Our study looks at the various dynamics of availing the COVID-19 vaccine across a sociodemographic profile. Do urban and rural location, male or female gender, literate or illiterate educational level, and rich or poor economic status impact vaccine coverage? The study was inclusive because data collected by direct face to face interview, while most of the studies so far have done online survey. There was only one study where data was collected by small focused group discussion. There were three systematic review studies worldwide using structured questionnaire.
In all these studies, notable finding is inadequate knowledge, fear of side effects; however, people have favorable attitude in view of crisis.
Regardless of how hard governments and leaders push for COVID-19 vaccine acceptance, inherent issues, such as efficacy, side effects, and the validity of a vaccine being put up in such a short period of time, ignoring trials, are bound to arise, and such dissenting voices are heard louder than others. The movie “Contagion,” chivalrous behavior of prominent political leaders, noted scientists discordance with vaccine, do circulate in the social media. Such impacts on knowledge are expressed in studies from Saudi Arabia and other regions.

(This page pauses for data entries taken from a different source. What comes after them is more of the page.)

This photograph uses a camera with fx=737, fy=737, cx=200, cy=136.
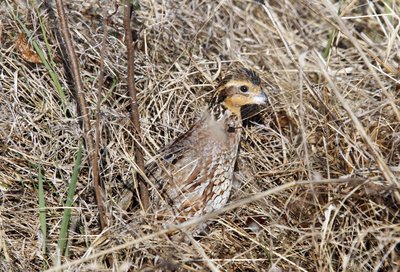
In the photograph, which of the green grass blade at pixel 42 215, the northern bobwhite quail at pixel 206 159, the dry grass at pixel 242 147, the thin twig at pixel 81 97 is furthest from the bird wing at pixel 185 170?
the green grass blade at pixel 42 215

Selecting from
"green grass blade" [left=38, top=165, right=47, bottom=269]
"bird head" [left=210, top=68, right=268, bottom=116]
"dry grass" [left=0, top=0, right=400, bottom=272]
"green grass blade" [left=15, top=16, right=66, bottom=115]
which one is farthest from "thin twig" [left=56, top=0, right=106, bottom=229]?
"bird head" [left=210, top=68, right=268, bottom=116]

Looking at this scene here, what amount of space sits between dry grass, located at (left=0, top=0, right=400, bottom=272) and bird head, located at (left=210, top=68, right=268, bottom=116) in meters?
0.22

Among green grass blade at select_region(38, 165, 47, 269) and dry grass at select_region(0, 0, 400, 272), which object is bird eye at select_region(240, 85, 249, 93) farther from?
green grass blade at select_region(38, 165, 47, 269)

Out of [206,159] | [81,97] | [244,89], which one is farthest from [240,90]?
[81,97]

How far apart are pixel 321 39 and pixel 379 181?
1804 millimetres

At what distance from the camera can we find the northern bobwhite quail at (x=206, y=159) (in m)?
3.29

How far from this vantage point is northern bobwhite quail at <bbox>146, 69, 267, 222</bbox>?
10.8 feet

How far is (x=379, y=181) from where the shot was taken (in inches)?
119

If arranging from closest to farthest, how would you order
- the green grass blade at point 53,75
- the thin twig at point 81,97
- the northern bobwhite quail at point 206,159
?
the thin twig at point 81,97 < the northern bobwhite quail at point 206,159 < the green grass blade at point 53,75

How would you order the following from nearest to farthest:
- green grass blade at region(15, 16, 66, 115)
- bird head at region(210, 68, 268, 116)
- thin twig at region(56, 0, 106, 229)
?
thin twig at region(56, 0, 106, 229) → bird head at region(210, 68, 268, 116) → green grass blade at region(15, 16, 66, 115)

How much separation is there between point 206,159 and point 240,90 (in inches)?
14.5

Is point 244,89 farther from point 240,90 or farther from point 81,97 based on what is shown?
point 81,97

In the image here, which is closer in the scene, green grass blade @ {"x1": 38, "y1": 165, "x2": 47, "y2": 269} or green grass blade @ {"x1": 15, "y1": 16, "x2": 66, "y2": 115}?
green grass blade @ {"x1": 38, "y1": 165, "x2": 47, "y2": 269}

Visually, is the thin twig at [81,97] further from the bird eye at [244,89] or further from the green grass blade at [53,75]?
the bird eye at [244,89]
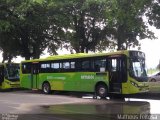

People also observe all the events like procedure, follow up, side effects, attendance of people at the vaccination center. If someone among them gets side effects, such incidents spread faster, mouth to mouth, and are bound to impact the opinion of the individuals. We have such perceptions that are echoed in several studies from India.[9]
[10]
[11]
[12]
[13]
[14]
[15]
[16]
[17]
[18]
The findings from all these studies have enriched the literature, online studies, using variety of tools, scooping the social media and consistently reaching that people have fairly good knowledge (three out of five scale) and favorable attitude toward acceptance sans clarity on side effects. Our study findings are consistent with studies referred to, with a knowledge score of 63.40% and an attitude score of 79.49%, and there is need to address the information education campaign tailor-made for people toward clarity on side effects.[19]
[20]
[21]
Conclusion
The population has fair knowledge of access to vaccine and favorable attitude to accept COVID-19 vaccine.